Brands jostle for prime space

Mar 22nd at 21:39
22-03-2016 21:39:46+07:00

Brands jostle for prime space

The retail market of Ho Chi Minh City has seen growing interest from both new and large-scale international investors.

Neil MacGregor, managing director of Savills Vietnam said that the retail market in Ho Chi Minh City would reach a key turning point in 2016.

“Consumer spending is increasing at a rapid rate in comparison with other regional markets, resulting in a more sustainable model going forward,” he said, adding that international retailers were excited to enter the local market following the announcement of the various free trade agreements, offering the prospect of reduced tariffs and simplified procedures.

The young population and rapidly-growing middle class are the two major factors that are driving retail market growth. These customers are more aware of their spending power, and seeking modern and convenient retail environments. “We are seeing a growing number of such shopping centres, particularly in new residential areas such as districts 2 and 7, and Go Vap district, to meet this blooming demand,” MacGregor said.

Both local and international retailers are seeking better quality shopping centres in prime locations, but the number of options remains limited.

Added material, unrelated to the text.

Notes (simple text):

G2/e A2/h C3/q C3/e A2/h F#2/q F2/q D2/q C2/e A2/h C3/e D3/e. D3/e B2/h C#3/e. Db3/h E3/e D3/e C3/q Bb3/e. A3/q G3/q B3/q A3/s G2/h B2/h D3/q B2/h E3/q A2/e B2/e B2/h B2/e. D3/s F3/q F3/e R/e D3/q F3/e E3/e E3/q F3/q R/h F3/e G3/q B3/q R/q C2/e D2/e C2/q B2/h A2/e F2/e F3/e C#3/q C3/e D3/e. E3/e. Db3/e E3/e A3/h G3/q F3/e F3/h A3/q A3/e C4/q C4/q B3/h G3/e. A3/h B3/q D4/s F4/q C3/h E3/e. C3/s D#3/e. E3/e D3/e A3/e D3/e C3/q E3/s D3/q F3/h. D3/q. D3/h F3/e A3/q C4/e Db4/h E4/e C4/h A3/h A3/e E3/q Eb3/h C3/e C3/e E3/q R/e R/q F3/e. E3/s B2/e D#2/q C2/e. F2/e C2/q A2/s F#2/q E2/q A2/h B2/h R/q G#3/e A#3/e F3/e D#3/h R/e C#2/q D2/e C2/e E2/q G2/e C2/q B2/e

Joanne Gasgonia, general manager of Crescent Mall in Phu My Hung New Residential Area, said that the retail market in Vietnam was still at a very early stage of development, but efforts were being made to address the demand for high-quality options.

As such, the Phu My Hung Development Corporation has provided pre-opening services including the design, tenancy mix, and marketing methods to attract customers.

Meanwhile, according to a report made recently by Cushman & Wakefield Vietnam, high profile venues in Ho Chi Minh City around the City’s Post Office and Church are in high demand. This area has reported the highest rental fee of $150 per square metre, per month.

At the end of January this year, McDonald’s opened a new restaurant on Nguyen Van Binh street, several metres from the Post Office and looking on to the Church.

Even though the retail fee is very high, the central areas of Ho Chi Minh City are being sought by many famous brand names.

Retail properties with more than 200sq.m in these areas are charging from $6,000 to $10,000 per month.

Private shops for rent in Nguyen Du and Dong Khoi streets are fetching rental fees of between $30 to $50 per sq.m, per month. Meanwhile the first floor of high-rise buildings are offering rates from $130 to $150 per sq.m, per month.

Some of the outstanding brands which have a presence in the city are Dunkin’ Donuts, Café De La Poste, The Coffee Bean & Tea Leaf, NYDC, Highland Coffee, Windows Parkview 4 Cafe, Propaganda Saigon - Dì Hai - Món Việt, Creperie & Café, and Kem Haagen Dazs.

Retail development has been feverish as foreign and local developers compete in this rapidly changing environment.

In 2015, the year-on-year growth in retail sales stood at 9.5 per cent, which was one of the highest rates globally.

There has been significant retail related mergers and acquisitions activity throughout 2015. In 2016, there will be more space added, with new retail formats to be tested such as the Takashimaya Department Store within the Saigon Centre in Ho Chi Minh City.